Ehrlich signed this year's bill after remaining largely silent on a similar bill last year that was unsuccessful.

The governor also signed into law some of the nation's most far-reaching air pollution controls for the state's oldest and dirtiest power plants. At least six of Maryland's coal-fired plants will be forced to cut emissions that contribute to acid rain, as well as to asthma and other health problems.

Other accomplishments came over Ehrlich's objections.

The session began with lawmakers overriding several vetoes, including one that raised the minimum wage in the state to $6.15 an hour, $1 above the federal standard.

Lawmakers also overrode Ehrlich on legislation that would effectively force companies with 10,000 or more employees to spend more on health benefits. The measure, which drew national attention, was dubbed "the Wal-Mart bill" because the retailing giant is the only known company that will be affected. A business group has sued to block the legislation on Wal-Mart's behalf.
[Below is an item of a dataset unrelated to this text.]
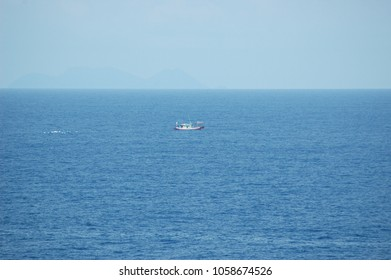 A small fishing boat being followed by a flock of seagulls. The boat looks small on the vastness of the ocean. A rocky island is rising from the horizon. The sky is clear blue.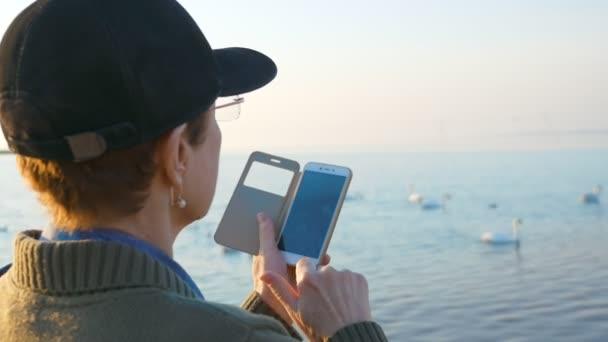 Eine ältere Frau, die am Strand spaziert, macht ein Foto von weißen Schwänen, die im Meer schwimmen, auf ihrem Smartphone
The veto overrides "set the tone for the legislative session," said Michele Lewis, political director of the state chapter of the American Federation of State, County and Municipal Employees. "People said right from the get-go, we're going to look out for working people."

Some of the final bills passed this session also moved in that direction.

Legislators overwhelmingly backed a measure to expand retirement benefits for public school teachers and state employees. The $120 million package requires workers to contribute more -- from 2 percent to 5 percent -- toward their pensions, and the more generous funding formula for calculating a retiree's benefit applies retroactively to 1998.

Lawmakers also passed a bill, over Ehrlich's objections, strengthening collective bargaining rights for state employees.

It was one of several late-session vetoes. Other bills muscled into law block state seizure of 11 troubled Baltimore schools, designate early-voting polling places and prohibit members of the university system's board of regents from raising money.

Left behind was legislation that would have required the state's voting machines to produce paper records and toughened restrictions on sex offenders.

The House overwhelmingly passed a bill to ditch the touch-screen machines for one year and lease an optical-scan system that relies on paper ballots. But the measure, also supported by the governor, never made it to a vote in the Senate. Lawmakers said switching systems so soon before the upcoming election would be too difficult for election officials.

Negotiations over a sex offender bill bogged down in the final hours of the session. After the confetti fell, Miller said it was possible that lawmakers could take up the issue again before next year -- in a possible special session focused on electric rates.

Staff writer Ann E. Marimow contributed to this story.